━━ Fragmento proporcionado ━━

La celebración de
la Pascua cristiana comienza el jueves santo con la Misa de la tarde, llamada
“de la Cena del Señor”.
Según el
evangelista San Lucas, Jesús abre su última cena pascual con los discípulos con
estas palabras: “He deseado ardientemente comer esta Pascua con ustedes antes
de mi Pasión, porque les aseguro que ya no la comeré más hasta que llegue a su
pleno cumplimiento en el Reino de Dios” (Lc
22,15-16).
Es que Jesús, en
esa cena pascual de despedida, realizó un gesto inesperado al inicio y al final
de la comida pascual. Al inicio de la cena cumplió con el típico gesto judío de
partir el pan y pronunciar una bendición; pero en vez de usar las palabras
rituales prescritas, Jesús introdujo unas palabras suyas: “Tomen y coman, esto
es mi cuerpo que se entrega por ustedes”.
Al concluir la
cena, volvió a sorprender a sus discípulos porque hizo algo similar con la copa
de vino: “Tomen y beban, este es el cáliz de mi sangre, la sangre de la nueva
alianza derramada para el perdón de los pecados”. A continuación, y también
alterando el rito judío, hizo que todos bebieran de su copa.
Ambos gestos son
acompañados por un mandato: “Hagan esto en memoria mía”. Por eso, San Pablo,
escribiendo a los primeros cristianos de la comunidad de Corinto, dice unas palabras
que repetimos en cada eucaristía: “Y así, siempre que coman este pan y beban
esta copa, proclamarán la muerte del Señor hasta que él vuelva” (1 Co 11,26).
En esos dos
gestos, Jesús recoge su persona, su mensaje, su misión y su pretensión más
honda: traer al corazón del mundo de los hombres el amor redentor de Dios. Ante
la inminencia de una muerte violenta, su confianza en Aquel a quien invoca
llamándolo “Padre” se hace más fuerte y determinante que nunca. Libremente acepta
entregar su vida (su cuerpo y su sangre) como expresión acabada de su propia
persona. El reinado de Dios se realiza precisamente a través del sacrificio de
Cristo que se entrega para expiar el pecado de los hombres y abrir el mundo a
la gracia de Dios.

━━━
━━ Datos para revisar ━━

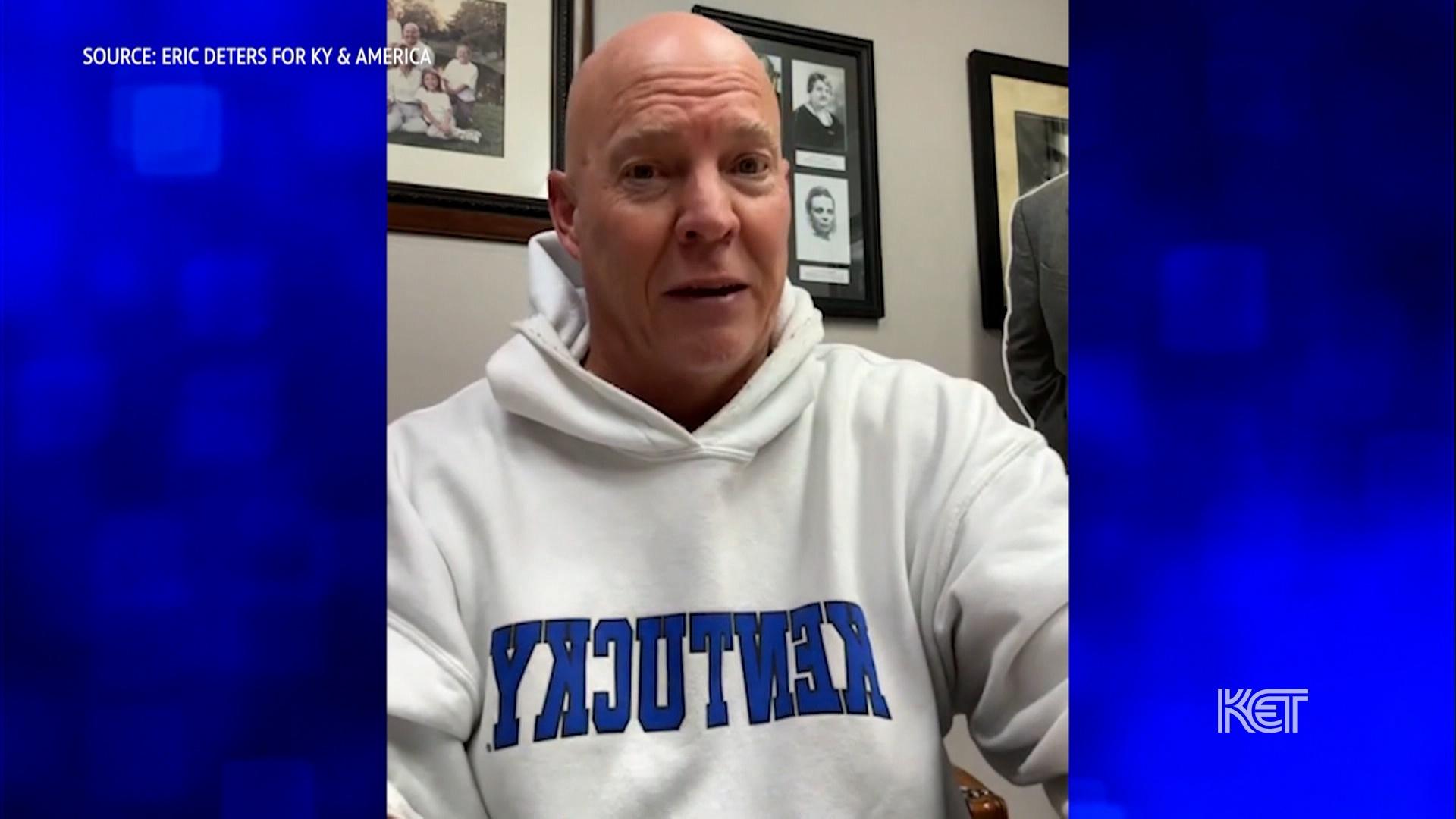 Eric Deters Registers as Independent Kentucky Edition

━━━
━━ Datos para revisar ━━

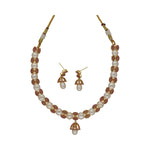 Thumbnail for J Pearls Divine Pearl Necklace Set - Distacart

━━━
━━ Datos para revisar ━━

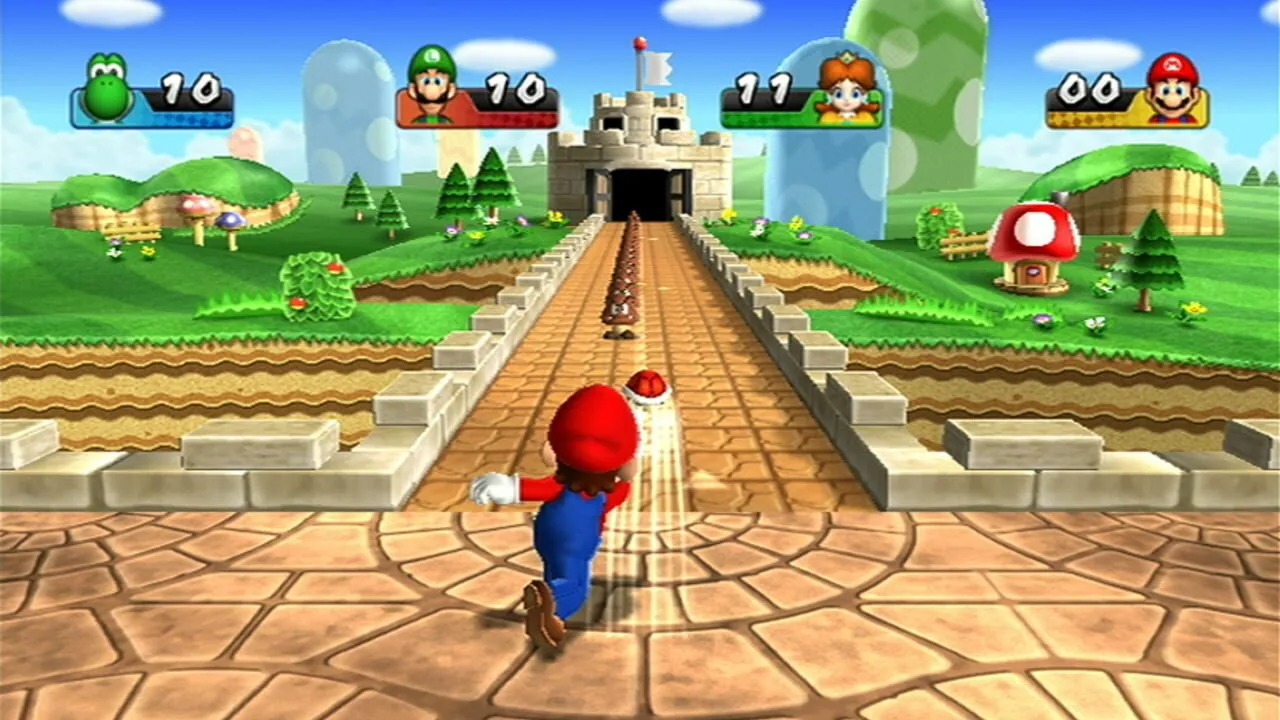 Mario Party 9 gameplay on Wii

━━━

_Preguntas para responder_
• 1. Traduce al inglés esta oración del texto sobre el jueves santo: "Libremente acepta entregar su vida (su cuerpo y su sangre) como expresión acabada de su propia persona."
• 2. Transcribe del texto sobre el jueves santo todo lo que va desde "En esos dos" hasta "gracia de Dios.".
El listado no tiene ningún papel en esto.

_Resultados obtenidos_
• 1. He freely accepts giving up his life (his body and his blood) as the complete expression of his own person.

• 2.
En esos dos
gestos, Jesús recoge su persona, su mensaje, su misión y su pretensión más
honda: traer al corazón del mundo de los hombres el amor redentor de Dios. Ante
la inminencia de una muerte violenta, su confianza en Aquel a quien invoca
llamándolo “Padre” se hace más fuerte y determinante que nunca. Libremente acepta
entregar su vida (su cuerpo y su sangre) como expresión acabada de su propia
persona. El reinado de Dios se realiza precisamente a través del sacrificio de
Cristo que se entrega para expiar el pecado de los hombres y abrir el mundo a
la gracia de Dios.